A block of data
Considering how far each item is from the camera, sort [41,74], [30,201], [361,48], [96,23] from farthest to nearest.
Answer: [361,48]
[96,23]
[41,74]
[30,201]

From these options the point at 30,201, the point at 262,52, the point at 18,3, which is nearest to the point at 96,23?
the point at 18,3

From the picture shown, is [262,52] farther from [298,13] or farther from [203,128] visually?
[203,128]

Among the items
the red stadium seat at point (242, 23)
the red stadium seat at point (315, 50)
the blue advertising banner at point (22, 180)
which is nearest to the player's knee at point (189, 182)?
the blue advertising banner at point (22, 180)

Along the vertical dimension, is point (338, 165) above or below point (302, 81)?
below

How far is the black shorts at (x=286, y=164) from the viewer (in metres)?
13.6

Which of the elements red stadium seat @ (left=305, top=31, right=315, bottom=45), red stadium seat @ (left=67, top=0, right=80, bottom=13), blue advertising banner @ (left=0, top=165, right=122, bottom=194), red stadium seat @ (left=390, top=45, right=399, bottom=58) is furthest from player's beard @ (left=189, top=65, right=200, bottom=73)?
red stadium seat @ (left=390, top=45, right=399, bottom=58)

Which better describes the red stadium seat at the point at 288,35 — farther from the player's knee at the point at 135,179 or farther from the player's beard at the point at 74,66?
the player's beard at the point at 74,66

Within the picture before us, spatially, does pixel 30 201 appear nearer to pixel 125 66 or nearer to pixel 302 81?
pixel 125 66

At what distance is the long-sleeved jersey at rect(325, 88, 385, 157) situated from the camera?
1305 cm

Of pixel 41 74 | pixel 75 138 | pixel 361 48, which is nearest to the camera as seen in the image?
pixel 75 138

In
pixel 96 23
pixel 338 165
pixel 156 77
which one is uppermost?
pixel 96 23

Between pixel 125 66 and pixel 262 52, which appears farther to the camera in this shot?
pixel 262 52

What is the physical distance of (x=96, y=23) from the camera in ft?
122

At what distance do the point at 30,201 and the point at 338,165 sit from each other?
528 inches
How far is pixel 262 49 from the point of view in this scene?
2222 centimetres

> Description of the task
Rewrite the part of the block of data that opens with the line containing "Between pixel 125" and runs through the end of the block, including both ends. Keep every row, requests included, and shift each number in the answers (the pixel coordinates and the distances) by -118.

> Full response
Between pixel 125 66 and pixel 262 52, which appears farther to the camera in this shot?
pixel 144 -66

What is the physical distance of (x=96, y=23) from the camera in ft?
4

At what distance do the point at 30,201 and the point at 338,165 sit from each other?
410 inches
How far is pixel 262 49 from the point of view in this scene?
2104 centimetres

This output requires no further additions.